Legal & General has issued a challenge to stakeholder-friendly providers to match the transfer value...
Legal & General has issued a challenge to stakeholder-friendly providers to match the transfer value pound for pound when policyholders opt to switch to stakeholder.
Stakeholder pensions, scheduled to begin in April 2001, have a 1% total charging cap on the product.
However, pre-stakeholder schemes while boasting lower charges than traditional pension products, still have higher charges.
However, most groups offer free transfers to a stakeholder once they are launched.
When the PIA issued its regulatory update 64 last year it stated that a pension sold today, in light of stakeholder pensions, could not materially disadvantage the member. Legal & General's chose to guarantee transferability for all personal pensions sold since March 1999. It calculates the value of the pension against what it would have been if it had originally been a stakeholder scheme.

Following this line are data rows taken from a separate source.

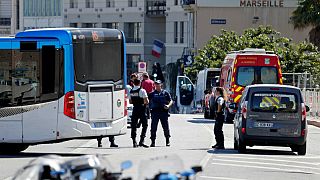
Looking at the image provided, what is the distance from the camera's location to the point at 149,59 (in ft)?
274

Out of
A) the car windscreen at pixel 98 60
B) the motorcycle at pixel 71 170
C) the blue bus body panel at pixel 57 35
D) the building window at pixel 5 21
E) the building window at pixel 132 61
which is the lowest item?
the building window at pixel 132 61

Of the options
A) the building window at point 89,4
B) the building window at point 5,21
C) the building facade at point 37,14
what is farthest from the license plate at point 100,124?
the building window at point 5,21

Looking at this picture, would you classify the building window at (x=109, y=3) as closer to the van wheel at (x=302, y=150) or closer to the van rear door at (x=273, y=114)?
the van wheel at (x=302, y=150)

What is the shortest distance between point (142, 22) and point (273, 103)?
→ 59.3 m

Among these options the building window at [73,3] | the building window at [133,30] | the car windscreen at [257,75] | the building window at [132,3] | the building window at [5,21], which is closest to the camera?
the car windscreen at [257,75]

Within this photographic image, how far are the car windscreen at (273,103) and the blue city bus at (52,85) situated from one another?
141 inches

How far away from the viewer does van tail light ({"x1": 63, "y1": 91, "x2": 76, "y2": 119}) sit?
21.8 meters

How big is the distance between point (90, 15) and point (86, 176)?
78603 millimetres

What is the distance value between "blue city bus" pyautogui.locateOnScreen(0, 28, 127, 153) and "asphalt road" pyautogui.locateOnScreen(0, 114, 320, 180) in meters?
0.59

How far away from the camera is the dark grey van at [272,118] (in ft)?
75.4

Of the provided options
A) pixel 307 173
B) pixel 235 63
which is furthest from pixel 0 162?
pixel 235 63

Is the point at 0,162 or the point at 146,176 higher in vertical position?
the point at 146,176

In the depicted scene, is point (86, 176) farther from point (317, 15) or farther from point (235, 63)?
point (317, 15)

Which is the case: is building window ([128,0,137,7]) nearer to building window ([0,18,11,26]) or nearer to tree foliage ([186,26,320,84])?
building window ([0,18,11,26])
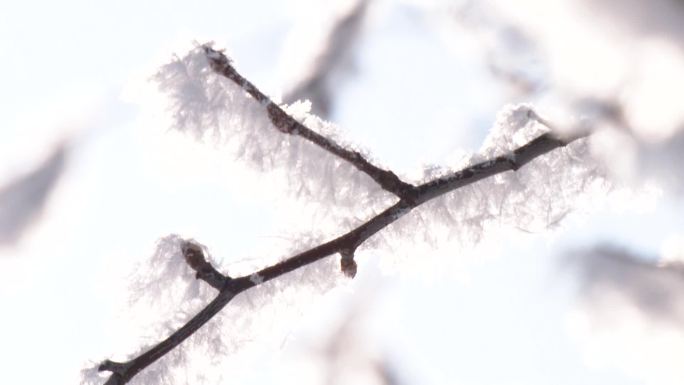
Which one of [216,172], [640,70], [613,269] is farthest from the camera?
[613,269]

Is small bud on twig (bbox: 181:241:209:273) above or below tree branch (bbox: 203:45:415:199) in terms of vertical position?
below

If the calculation shows the pension has cost the customer more than a stakeholder, it will refund the difference and transfer it, penalty free, to a stakeholder plan.
Adrian Boulding, pension strategy director at L&G, said: "The crucial test of stakeholder friendliness is the issue over material disadvantage on transfer. The key question is: will the amount available for transfer be the same as if the pension had been on stakeholder charges from the outset?"
Boulding said other pre-stakeholders that charge 1% or less are on par with the Legal & General scheme, using a different method, however, are not offering a guarantee.
Other providers are also allowing contributions as low as £20, the minimum regular investment allowed under stakeholder, while Legal & General draw a minimum £30.
Leslie Grey, Scottish Mutual's pensions development director, said its Universal scheme matched Legal & General's offer because it has a flat 1% annual management charge.
He said: "We describe its charging structure as stakeholder shaped and, on current interpretation, it would match any stakeholder scheme."
Margaret Craig, senior technical manager at Standard Life has avoided labelling its products stakeholder friendly, as it believes the titles could be misleading.
Standard Life is launching two pension plans in May which closely reflect the current interpretation of stakeholder rules.
The schemes will be called PP One and GPP One, reflecting its 1% charge.
Prudential is guaranteeing transfer values for all pension contracts issued since 1 January 1999 will have a transfer value of no less than the gross premiums paid if customers want to transfer to a stakeholder.
Scottish Amicable said its new Premier group personal pension will have a charging structure based on the key principles of current stakeholder legislation.